▸ **EXCERPT PROVIDED**:
>>>

Toyota 86 long-term review – Welcome
Our Robert Pepper has owned his Toyota 86 for more than 12 months – so he knows what he likes and doesn’t like. Read his Toyota 86 long-term review.
Run by: Robert Pepper
Purchased: January 2012
Read our review of the Toyota 86
EVERYBODY’S GOT A SHORT ATTENTION span these days, so if you want the summary here it is – the Toyota 86 is the best car I’ve owned. Now off you go, I’m sure there’s another story or two on your Facebook feed by now.
If you’re still reading though, you’re probably wondering what “best” means. I wonder that myself too sometimes. It doesn’t mean the best towcar, most practical car or even the fastest car I’ve owned. It simply means it’s the car that I’m most glad I bought, the one that brings the biggest smile to my face, the one with the least regrets. Which is a big call, so let me elaborate.
I believe cars should fulfil dual roles of utility and pleasure. There’s no reason, these days, to drive a boring white-goods appliance of a car, even if you’re not a car person. Cars should, and can be, desirable, beautiful, enjoyable, and at the same time practical. Your smartphone manages to be simultaneously attractive and useful, just like your spouse of course. That’s as it should be, considering you spend so much money on the thing and so much time in it. You choose which one I meant…
So the 86 hits the mark for me, and if it was human I’d marry it. I bought it because I’m a driving enthusiast who wanted something that would indulge my penchant for going fast, or sideways, or both (on a track, of course). Over the past year I’ve done numerous trackdays, dirt time trials trials, motorkhanas, skidpan sessions and hillclimbs. In each the 86 has been a joy, and dependably reliable too. Some cars throw up a little problem here and there, so you can never quite trust them, like an otherwise docile dog occasionally snarling, and you know it’s not playful. But the 86 never misses a beat, so it’s one of those cars you begin to trust, which is the bedrock of truly enjoying a vehicle. Unless of course you’re into old British cars in which case the enjoyment starts when you’re picking which of your tools to use. So where others are jacking up their cars, and breaking into sweat and selecting spanners between runs, I’m sipping coffee and watching the action. Then I drive mine home. I might not have the fastest time, but I’ve had trouble-free, low-cost sportscar fun and that is the essence of the 86, driving pleasure distilled, refined and badged by Toyota, or Subaru.
You see, some sportscars aren’t sportscars, just a pretty body on an average chassis, the singer who looks the part but relies on recordings to deliver. In contrast, the 86 is the real deal. The signs are subtle, but there if you know where to look – the tacho is front and centre, because you don’t look at the speedo when competing. The seats are low and superbly supportive, and you see out the windscreen the front wheel-arches, which is not only pretty but helps with car positioning and control. Electronic stability control is two-phase and can be entirely disabled. The headrest is reversible so you can wear a helmet in comfort. The battery is on the opposite side to the driver, and recessed as far as it’ll go in an asymmetric engine bay. The engine itself is as far to the centre and rear as possible. The interior doorhandles are positioned to permit a rollcage. There’s a limited-slip diff on just about every model. The small area between the wing-mirror and A-pillar is glass for better visibility, not plastic for cost. You can check fuel levels without turning the ignition on. I could go on, but everywhere you look there’s evidence that what we have here is a for-real, ground-up sportscar, not a wannabe pretender with go-faster stripes. In the same way Range Rover owners can look across at the likes of BMW X6s and Audi Q7s and think “I have a true 4X4 and you don’t“, so too can 86 owners look at anything else on the market, even those much faster, and think “I have a true sportscar”.

<<<

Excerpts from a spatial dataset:
>>>

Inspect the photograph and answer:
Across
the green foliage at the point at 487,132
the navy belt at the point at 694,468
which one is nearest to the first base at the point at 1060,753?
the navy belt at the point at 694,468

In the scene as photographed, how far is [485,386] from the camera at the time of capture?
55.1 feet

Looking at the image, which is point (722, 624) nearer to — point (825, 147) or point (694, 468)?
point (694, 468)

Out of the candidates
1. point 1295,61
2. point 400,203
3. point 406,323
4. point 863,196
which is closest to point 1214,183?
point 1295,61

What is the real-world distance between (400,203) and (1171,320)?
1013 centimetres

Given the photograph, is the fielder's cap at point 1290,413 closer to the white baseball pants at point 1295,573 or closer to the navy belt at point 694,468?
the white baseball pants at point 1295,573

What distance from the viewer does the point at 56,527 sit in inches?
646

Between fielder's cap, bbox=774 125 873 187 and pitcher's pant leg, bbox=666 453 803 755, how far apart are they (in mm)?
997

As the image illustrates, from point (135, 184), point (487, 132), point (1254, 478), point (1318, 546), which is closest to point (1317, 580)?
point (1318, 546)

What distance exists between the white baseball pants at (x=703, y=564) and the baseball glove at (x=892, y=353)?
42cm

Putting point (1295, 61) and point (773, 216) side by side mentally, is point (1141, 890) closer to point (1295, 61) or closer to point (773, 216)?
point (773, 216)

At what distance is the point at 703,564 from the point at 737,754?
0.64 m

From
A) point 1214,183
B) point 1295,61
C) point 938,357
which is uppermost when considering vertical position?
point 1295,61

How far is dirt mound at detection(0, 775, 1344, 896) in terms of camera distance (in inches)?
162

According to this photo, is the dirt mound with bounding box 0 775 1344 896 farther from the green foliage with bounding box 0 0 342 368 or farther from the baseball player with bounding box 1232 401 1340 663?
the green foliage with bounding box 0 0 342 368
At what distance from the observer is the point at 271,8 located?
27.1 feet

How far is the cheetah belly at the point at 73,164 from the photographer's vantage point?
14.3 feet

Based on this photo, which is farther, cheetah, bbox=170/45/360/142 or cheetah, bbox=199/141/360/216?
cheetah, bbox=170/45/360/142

<<<

▸ **DIRECTIONS**:
[A] Rewrite the entries from the line containing "How far is the" through the end of the entries, swapping "vantage point" for "position" and leaving everything else unchanged.
[B] Write the next part of the Toyota 86 review, picking up after its last paragraph.
These entries are unrelated to the Toyota 86 review.

▸ **RESULTS IN ORDER**:
[A]
How far is the cheetah belly at the point at 73,164 from the photographer's position?
14.3 feet

Based on this photo, which is farther, cheetah, bbox=170/45/360/142 or cheetah, bbox=199/141/360/216?
cheetah, bbox=170/45/360/142

[B]
All this design leads to a driving experience that is unmatched for the money and only approached by the likes of the telepathic-steer Lotus Elise or the Porsche Cayman. The 86’s throttle response is immediate, the steering is quick and doesn’t so much tell you what’s happening, you feel it directly. The handling is both precise and accurate, and the harder you push the car, the better it gets, there’s no disappointing fall-off in dynamics, performance or sense of confidence. The car will understeer if pushed but will certainly oversteer under power and can be rotated into a corner under brakes, if you try hard enough, so there’s a range of dynamics to enjoy and explore. The limit arrives with plenty of notice, and if there’s any malicious side to the car I’ve yet to discover it but not through lack of experience – all spins have been strictly driver error! You can leave stability control enabled or set to sport mode and have a handy backup, or switch it off and squeal tyres at the limit. On dirt the car is a handful, wheel-spinning happily into third gear past 100km/h with the attendant work on the steering wheel – and that’s before you get to a corner. If you don’t consider that fun you’d best give up sportscars and try chess. On racetracks the car lacks power on the straights, so the likes of Sandown are boring but again the low ride and sense of speed means its more fun than the pure numbers would suggest.
And the 86 is rear-wheel drive. Now we can debate all day about the merits of rear- vs front-wheel drive, but in reality these days the better FWD cars like the Focus, Fiesta and Megane are superb handlers, dazzlingly quick and you don’t notice torque steer. So many people buy sportscars based on myths or things they’ve read – convertibles can’t be stiff, front-wheel drives understeer, the silly focus on 50/50 front/rear ratios – many of the finest sportscars on the planet break these rules, and most drivers cannot tell the difference anyway, only ‘noticing’ things because they feel they should, a placebo sort of effect if ever there was one. As an example, I had a friend drive my 86 and he thought it was front-wheel drive.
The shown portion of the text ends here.